TO BE DONE:
Return each line of the data below that contains the word "white", treating uppercase and lowercase letters as distinct.

Extracted data entries
========================================================================

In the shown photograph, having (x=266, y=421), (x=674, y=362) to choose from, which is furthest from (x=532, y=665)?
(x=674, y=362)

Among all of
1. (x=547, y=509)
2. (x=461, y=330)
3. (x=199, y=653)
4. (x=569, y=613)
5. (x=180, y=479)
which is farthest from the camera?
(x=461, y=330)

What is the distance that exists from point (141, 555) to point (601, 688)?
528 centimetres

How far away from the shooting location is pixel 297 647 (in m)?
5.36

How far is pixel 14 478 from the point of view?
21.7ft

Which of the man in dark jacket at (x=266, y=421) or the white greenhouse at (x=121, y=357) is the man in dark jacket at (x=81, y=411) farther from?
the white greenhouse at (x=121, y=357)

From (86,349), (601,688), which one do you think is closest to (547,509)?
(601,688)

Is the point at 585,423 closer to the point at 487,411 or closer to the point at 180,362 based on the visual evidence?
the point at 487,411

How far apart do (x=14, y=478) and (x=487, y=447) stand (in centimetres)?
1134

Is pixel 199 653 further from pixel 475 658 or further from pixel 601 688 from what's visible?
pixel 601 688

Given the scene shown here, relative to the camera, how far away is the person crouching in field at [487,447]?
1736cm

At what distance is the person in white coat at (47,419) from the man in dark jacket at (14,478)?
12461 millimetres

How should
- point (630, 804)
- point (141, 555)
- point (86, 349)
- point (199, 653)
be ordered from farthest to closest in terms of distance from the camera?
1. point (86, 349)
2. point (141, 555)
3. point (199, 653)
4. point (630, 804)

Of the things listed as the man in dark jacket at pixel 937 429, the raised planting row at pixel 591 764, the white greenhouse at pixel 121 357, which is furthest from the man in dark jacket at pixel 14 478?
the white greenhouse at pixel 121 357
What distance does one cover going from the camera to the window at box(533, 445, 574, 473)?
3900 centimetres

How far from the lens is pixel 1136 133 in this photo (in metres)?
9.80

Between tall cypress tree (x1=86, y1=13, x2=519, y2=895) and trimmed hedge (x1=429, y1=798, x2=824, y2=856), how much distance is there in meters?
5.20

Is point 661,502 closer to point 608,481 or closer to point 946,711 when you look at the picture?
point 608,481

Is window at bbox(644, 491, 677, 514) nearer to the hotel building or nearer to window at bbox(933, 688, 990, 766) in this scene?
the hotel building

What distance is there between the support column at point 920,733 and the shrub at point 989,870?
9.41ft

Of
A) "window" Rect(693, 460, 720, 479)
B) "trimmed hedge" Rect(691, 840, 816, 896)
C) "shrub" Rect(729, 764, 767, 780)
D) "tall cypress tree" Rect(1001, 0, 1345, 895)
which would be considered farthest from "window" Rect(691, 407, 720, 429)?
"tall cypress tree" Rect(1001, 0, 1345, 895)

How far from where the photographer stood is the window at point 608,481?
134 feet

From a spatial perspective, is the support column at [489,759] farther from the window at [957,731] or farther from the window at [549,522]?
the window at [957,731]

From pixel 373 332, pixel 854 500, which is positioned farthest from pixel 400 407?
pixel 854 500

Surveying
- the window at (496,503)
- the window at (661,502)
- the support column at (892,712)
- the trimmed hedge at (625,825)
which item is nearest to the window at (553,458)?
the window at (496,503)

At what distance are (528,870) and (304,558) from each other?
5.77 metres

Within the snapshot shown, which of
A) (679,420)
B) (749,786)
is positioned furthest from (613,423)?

========================================================================

ANSWER TO THIS TASK:
Which of the man in dark jacket at (x=266, y=421) or the white greenhouse at (x=121, y=357) is the man in dark jacket at (x=81, y=411) farther from?
the white greenhouse at (x=121, y=357)
At what distance is the person in white coat at (47,419) from the man in dark jacket at (14,478)?
Of the things listed as the man in dark jacket at pixel 937 429, the raised planting row at pixel 591 764, the white greenhouse at pixel 121 357, which is furthest from the man in dark jacket at pixel 14 478?
the white greenhouse at pixel 121 357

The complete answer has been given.